Step 2: Visualize the Hierarchical Clustering Use the cluster_decision_tree function to visualize the hierarchical relationships between clusters at different resolutions:

sc.pl.cluster_decision_tree(adata, resolutions=resolutions, 
                      output_settings = {
                          "output_path": "expected.png",
                          "draw": False,
                          "figsize": (12, 6),
                          "dpi": 300
                          },
                      node_style = {
                          "node_size": 500,
                          "node_colormap": None,
                          "node_label_fontsize": 12
                          },
                      edge_style = {
                          "edge_color": "parent",
                          "edge_curvature": 0.01,
                          "edge_threshold": 0.01,
                          "show_weight": True,
                          "edge_label_threshold": 0.05,
                          "edge_label_position": 0.8,
                          "edge_label_fontsize": 8
                          },
                      gene_label_settings = {
                          "show_gene_labels": True,
                          "n_top_genes": 2,
                          "gene_label_threshold": 0.001,
                          "gene_label_style": {"offset":0.5, "fontsize":8},
                        },
                      level_label_style = {
                          "level_label_offset": 15,
                          "level_label_fontsize": 12
                        },
                      title_style = {
                          "title": "Hierarchical Leiden Clustering",
                          "title_fontsize": 20
                        },
                      layout_settings = {
                          "node_spacing": 5.0,
                          "level_spacing": 1.5
                        },
                      clustering_settings = {
                          "prefix": "leiden_res_",
                          "edge_threshold": 0.05
                        }
                    )

The resulting tree structure provides an intuitive view of how clusters evolve. For example, a parent cluster (e.g., resolution 0.2, cluster 3) may split into multiple child clusters (e.g., resolution 0.5, clusters 6, 9) as the resolution increases. Each node is annotated with the key DEGs that distinguish the subclusters.

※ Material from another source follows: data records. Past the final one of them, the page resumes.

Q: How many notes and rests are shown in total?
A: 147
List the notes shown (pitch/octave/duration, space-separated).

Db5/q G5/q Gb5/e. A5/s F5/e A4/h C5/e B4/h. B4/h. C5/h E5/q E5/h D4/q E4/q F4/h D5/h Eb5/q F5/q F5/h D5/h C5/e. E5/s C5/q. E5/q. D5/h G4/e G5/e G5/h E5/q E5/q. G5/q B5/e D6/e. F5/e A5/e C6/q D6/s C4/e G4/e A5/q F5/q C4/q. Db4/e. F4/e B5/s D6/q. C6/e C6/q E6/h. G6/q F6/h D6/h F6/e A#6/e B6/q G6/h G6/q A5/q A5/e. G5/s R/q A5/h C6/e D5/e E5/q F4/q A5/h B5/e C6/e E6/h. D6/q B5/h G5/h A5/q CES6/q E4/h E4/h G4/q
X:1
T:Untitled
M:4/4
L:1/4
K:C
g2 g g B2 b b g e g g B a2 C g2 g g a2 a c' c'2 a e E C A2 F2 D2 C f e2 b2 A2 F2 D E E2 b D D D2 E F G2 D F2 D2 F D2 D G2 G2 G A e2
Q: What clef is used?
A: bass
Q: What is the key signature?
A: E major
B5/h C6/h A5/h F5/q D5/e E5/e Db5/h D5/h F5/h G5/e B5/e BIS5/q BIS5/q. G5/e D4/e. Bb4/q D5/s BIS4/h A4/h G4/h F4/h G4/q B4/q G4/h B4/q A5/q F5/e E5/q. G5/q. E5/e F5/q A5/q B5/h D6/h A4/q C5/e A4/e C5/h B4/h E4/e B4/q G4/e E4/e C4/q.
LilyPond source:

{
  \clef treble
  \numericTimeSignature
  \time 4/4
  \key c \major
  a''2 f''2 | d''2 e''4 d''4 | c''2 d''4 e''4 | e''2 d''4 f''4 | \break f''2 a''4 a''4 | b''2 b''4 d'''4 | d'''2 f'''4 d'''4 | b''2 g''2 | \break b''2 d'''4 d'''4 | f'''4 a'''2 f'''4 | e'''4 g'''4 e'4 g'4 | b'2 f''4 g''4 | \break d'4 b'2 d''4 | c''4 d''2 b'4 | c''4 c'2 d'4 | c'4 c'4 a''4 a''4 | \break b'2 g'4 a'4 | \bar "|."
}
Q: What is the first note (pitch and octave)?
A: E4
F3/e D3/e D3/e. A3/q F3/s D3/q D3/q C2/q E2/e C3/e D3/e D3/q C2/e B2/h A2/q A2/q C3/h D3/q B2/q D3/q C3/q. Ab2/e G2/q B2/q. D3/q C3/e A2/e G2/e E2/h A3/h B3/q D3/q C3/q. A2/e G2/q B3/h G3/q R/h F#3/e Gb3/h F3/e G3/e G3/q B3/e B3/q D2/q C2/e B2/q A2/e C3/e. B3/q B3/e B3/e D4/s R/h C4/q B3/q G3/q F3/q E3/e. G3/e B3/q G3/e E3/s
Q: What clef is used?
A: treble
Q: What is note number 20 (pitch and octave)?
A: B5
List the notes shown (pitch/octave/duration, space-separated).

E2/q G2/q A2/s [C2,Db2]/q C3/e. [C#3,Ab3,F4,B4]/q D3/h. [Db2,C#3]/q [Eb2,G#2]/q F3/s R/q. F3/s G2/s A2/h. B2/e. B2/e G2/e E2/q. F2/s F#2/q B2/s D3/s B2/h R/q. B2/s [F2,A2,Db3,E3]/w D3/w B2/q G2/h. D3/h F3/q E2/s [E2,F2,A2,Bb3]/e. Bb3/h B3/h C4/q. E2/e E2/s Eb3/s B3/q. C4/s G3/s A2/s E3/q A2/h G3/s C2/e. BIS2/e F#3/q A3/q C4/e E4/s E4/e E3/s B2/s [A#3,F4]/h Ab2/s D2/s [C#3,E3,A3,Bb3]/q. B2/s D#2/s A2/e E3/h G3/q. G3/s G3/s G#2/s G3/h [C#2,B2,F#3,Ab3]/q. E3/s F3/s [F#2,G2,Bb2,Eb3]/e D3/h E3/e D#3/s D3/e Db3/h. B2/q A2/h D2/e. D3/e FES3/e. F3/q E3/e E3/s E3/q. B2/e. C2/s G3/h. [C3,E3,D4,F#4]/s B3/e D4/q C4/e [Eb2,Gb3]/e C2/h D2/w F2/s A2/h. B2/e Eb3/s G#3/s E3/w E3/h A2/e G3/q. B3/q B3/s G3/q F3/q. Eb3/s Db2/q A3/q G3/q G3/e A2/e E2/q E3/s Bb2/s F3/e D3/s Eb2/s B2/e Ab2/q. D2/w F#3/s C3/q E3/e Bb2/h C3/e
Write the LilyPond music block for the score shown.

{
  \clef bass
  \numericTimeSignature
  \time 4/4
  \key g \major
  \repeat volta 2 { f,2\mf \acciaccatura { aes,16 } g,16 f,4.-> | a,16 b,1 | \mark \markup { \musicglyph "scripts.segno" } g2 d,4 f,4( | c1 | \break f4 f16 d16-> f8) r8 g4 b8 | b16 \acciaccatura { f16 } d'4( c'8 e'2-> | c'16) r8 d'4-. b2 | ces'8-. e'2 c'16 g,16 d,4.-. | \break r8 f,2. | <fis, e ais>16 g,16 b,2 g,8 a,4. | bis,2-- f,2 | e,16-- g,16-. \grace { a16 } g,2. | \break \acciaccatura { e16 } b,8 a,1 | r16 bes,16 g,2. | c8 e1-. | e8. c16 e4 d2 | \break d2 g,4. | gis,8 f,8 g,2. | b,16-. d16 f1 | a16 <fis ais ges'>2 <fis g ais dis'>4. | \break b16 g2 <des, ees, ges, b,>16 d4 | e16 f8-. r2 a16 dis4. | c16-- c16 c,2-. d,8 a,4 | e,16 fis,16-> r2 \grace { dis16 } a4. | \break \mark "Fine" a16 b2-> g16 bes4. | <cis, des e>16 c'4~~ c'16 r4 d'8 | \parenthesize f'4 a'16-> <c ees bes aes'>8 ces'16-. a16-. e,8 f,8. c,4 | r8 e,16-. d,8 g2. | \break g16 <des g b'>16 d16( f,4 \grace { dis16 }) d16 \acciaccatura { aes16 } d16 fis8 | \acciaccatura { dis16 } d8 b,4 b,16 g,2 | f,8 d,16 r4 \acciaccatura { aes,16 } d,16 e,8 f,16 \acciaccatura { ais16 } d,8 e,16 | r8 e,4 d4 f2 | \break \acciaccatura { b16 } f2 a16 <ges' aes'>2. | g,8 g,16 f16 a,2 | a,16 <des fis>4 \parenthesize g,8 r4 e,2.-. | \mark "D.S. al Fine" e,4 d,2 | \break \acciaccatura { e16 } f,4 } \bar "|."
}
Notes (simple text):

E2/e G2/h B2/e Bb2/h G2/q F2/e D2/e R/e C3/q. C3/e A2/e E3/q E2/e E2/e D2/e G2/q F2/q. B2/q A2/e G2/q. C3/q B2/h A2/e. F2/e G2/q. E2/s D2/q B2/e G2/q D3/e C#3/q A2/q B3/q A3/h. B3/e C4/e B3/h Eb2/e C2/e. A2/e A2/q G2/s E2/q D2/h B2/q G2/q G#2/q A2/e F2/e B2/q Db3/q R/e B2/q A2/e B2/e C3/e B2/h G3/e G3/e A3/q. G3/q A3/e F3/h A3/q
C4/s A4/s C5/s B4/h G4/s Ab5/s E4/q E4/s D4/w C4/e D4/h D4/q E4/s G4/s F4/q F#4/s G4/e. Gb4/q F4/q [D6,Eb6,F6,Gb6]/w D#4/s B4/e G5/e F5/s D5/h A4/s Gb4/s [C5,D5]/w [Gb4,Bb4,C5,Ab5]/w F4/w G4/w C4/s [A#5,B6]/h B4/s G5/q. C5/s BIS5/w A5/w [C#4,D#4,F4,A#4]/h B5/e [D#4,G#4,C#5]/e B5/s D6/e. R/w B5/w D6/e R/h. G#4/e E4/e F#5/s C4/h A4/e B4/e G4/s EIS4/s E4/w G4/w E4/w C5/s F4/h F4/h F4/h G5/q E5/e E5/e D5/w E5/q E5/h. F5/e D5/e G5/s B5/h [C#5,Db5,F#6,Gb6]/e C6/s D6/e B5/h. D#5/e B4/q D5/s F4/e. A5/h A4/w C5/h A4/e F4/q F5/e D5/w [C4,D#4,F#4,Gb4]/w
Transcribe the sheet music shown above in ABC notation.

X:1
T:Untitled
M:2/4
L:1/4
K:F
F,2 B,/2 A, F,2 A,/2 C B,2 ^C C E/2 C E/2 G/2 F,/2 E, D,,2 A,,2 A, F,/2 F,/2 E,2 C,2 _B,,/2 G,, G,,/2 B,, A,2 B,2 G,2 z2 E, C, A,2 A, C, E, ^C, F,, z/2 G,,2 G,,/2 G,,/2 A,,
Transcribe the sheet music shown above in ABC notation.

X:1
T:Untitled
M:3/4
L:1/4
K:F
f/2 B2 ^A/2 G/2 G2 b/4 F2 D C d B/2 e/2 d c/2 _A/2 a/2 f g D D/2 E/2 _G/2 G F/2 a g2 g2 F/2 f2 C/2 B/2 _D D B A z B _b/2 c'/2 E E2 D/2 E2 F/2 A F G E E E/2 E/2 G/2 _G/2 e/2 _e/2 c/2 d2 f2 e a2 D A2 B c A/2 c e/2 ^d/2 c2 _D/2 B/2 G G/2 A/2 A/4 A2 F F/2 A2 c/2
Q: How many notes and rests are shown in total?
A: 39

Customizing Node Colors The node_colormap parameter accepts various formats for color schemes. If a single color (e.g., ‘red’) is given, the entire level of nodes will be colored that color. If a sequence of color values (e.g., “Set3”) is provided, each node at that level will be assigned a unique color. Here’s an example of different color schemes:

Conclusion While selecting the optimal clustering resolution will always involve some degree of interpretation, this approach makes the process more efficient and data-driven. By automating resolution exploration and systematically tracking DEGs across hierarchical cluster splits, we can make more informed decisions while minimizing manual effort. This workflow is particularly useful for studies that require fine-resolution clustering, such as identifying rare cell subsets in single-cell transcriptomics.

I’d love to hear from others working with single-cell clustering—how do you approach the challenge of resolution selection?